A Clef for All Seasons

March 16, 2016

Treble and Bass Clef

Have you ever wondered why music is written in different clefs? And, where did clefs come from in the first place? Pianists are familiar with the two most common clefs: treble and bass. Most other instruments play in either treble or bass clef, but cellists and bassoonists frequently play music written in tenor clef. Violists read alto clef almost exclusively. Why do we have so many clefs? The answer dates back to the Middle Ages...

Evolution of the Treble ClefIn medieval times, music notation did not appear as it does today. The earliest music notation was written by monks and was used to indicate the rise and fall of pitch for singers of chant. At that time, there
was no staff, only square or triangular notes penned in a zig-zag pattern across the page.

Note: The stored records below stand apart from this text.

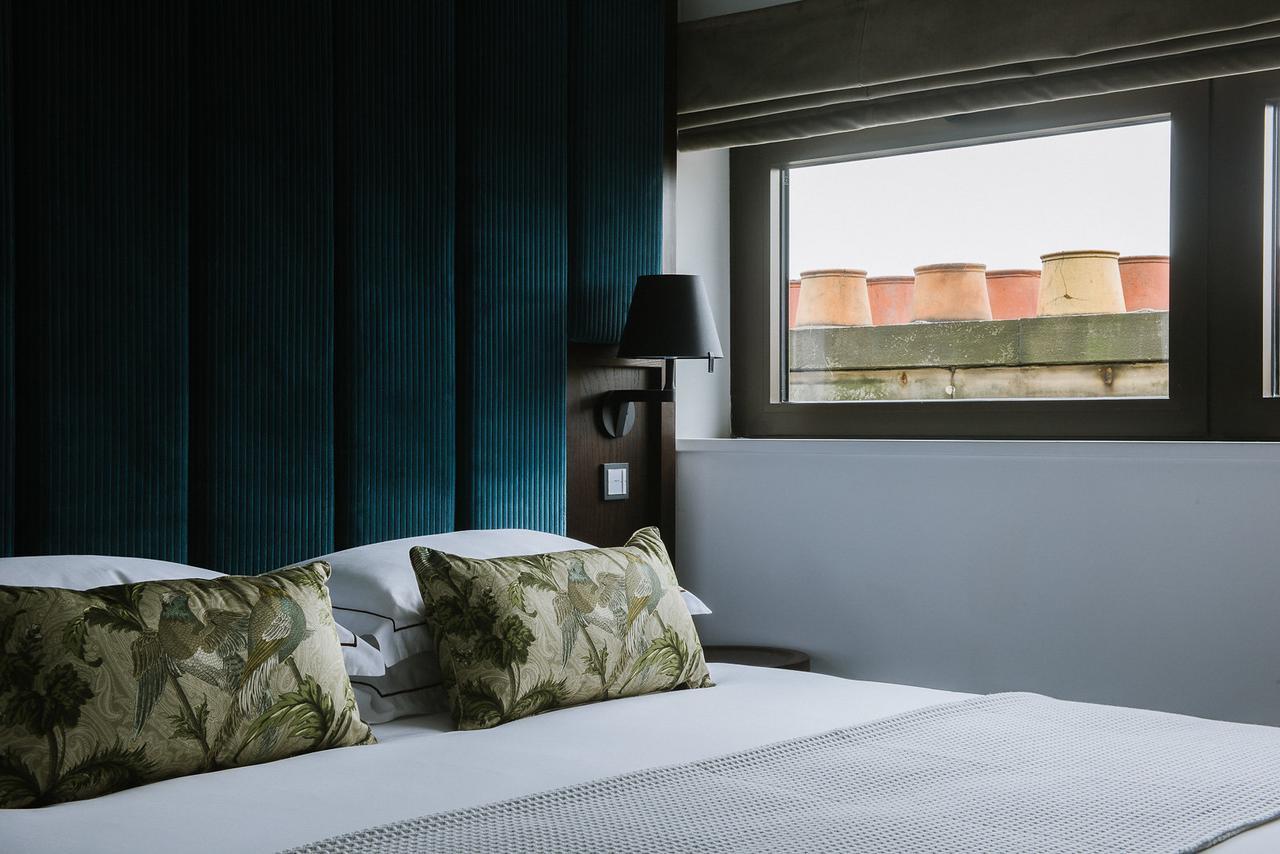 Aparthotel Cheval The Edinburgh Grand Exteriér fotografie A bedroom at the hotel
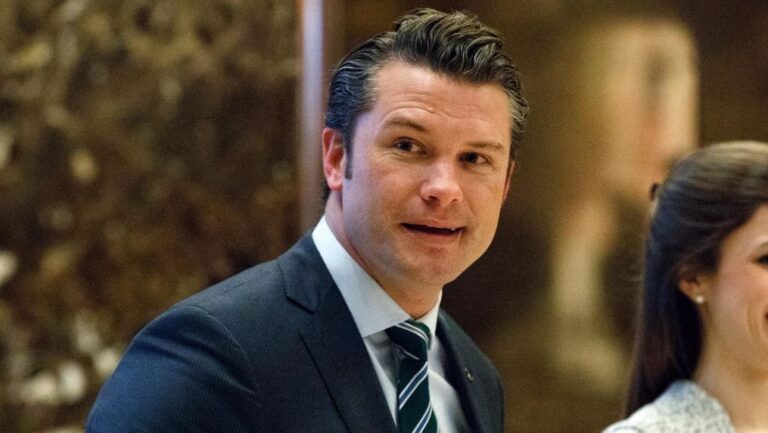 El equipo de Trump considera alternativas para reemplazar a Hegseth como el designado para secretario de Defensa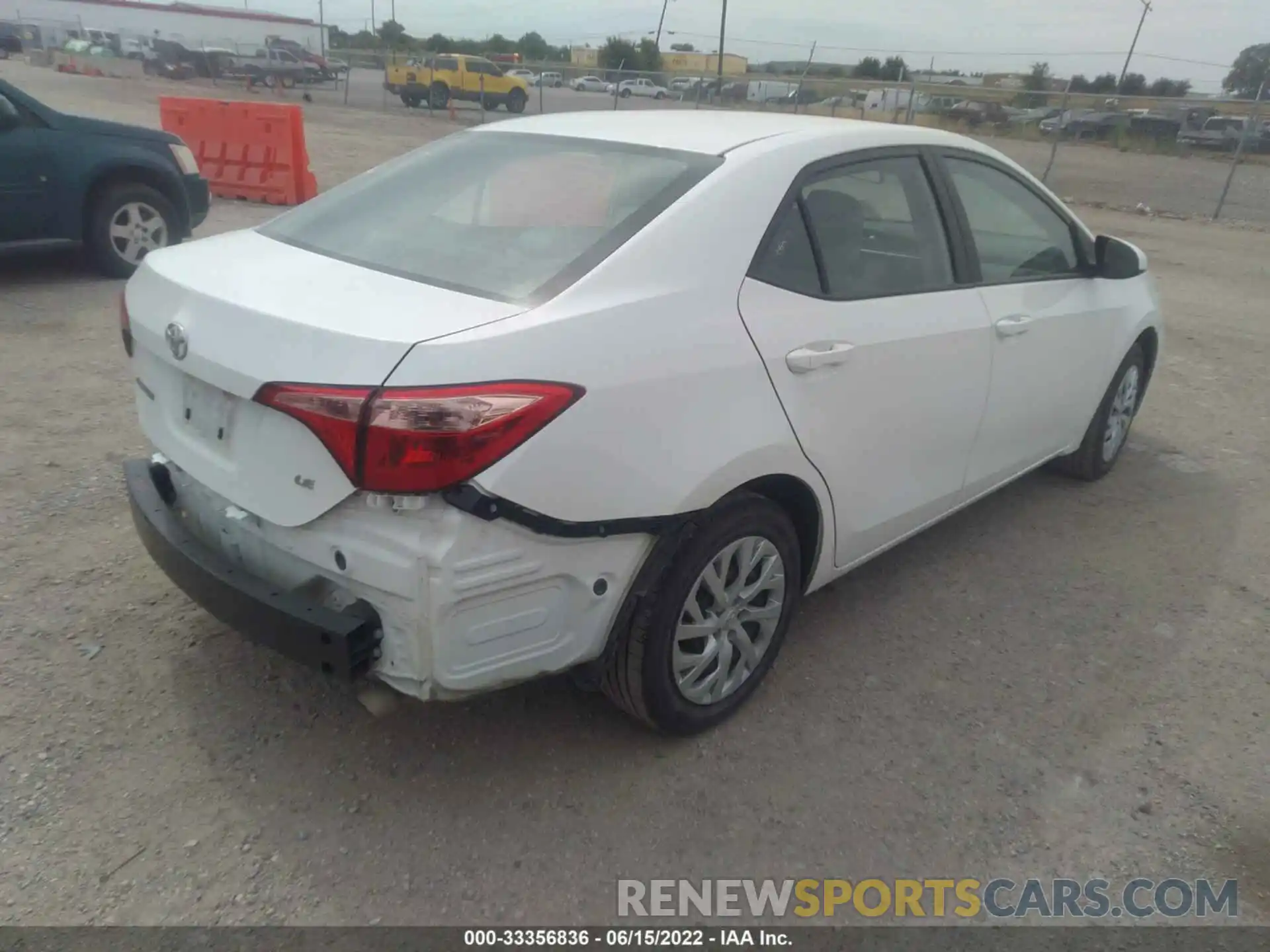 4 Photograph of a damaged car 5YFBURHE0KP894821 TOYOTA COROLLA 2019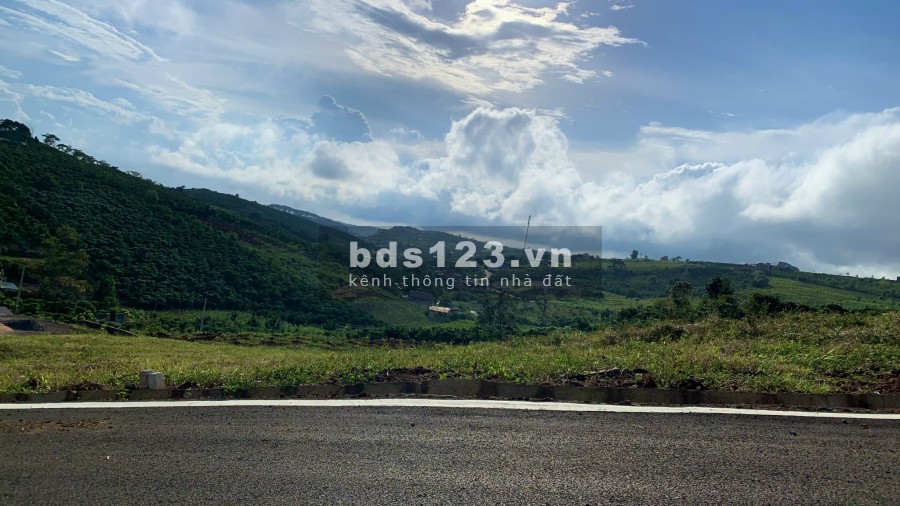 Bán lô đất chính chủ, diện tích 100m2 đất trung tâm Bảo Lộc, chỉ 760 triệu, sổ sẵn công chứng ngay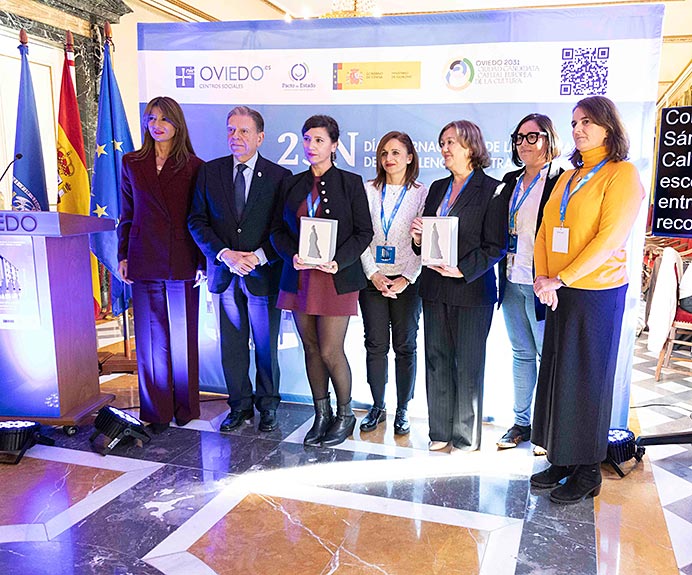 Oviedo trabaja por un futuro sin violencia 1 Actos conmemorativos en el Día Internacional de la Eliminación de la Violencia contra la Mujer 2025 en el Ayuntamiento de Oviedo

As musical instruments evolved and their ranges grew increasingly larger, it became necessary to develop a system that could determine exact pitch, not just 'high' and 'low.' Thus, the staff was born. The earliest music staves consisted of eleven lines...eleven! With that many lines, keeping track of which line was which was a daunting task. Clefs were invented as a guide to help musicians know exactly which lines of the staff they were reading. Bass clef - known as the "F" clef - indicated the lowest notes of the staff. Tenor clef - known as the movable "C" clef - indicated notes in the lower mid-range of the staff. Alto clef - also a "C" clef - indicated notes in the middle of the staff. Finally, treble clef - known as "G" clef - indicated notes near the top of the staff.

Evolution of the Bass ClefOver time, the number of staff lines were reduced to the five we use today. Clefs remain as a guide to show musicians the range of notes they are reading. Thus, musicians who play large, low-sounding instruments, such as tuba, read bass clef. A piccolo player, on the other hand, will always read music in treble clef. Pianists, who play an instrument with a very large range, read both treble and bass clefs...simultaneously! Without clefs, staff lines mean nothing; clefs are the keys that unlock the language of music!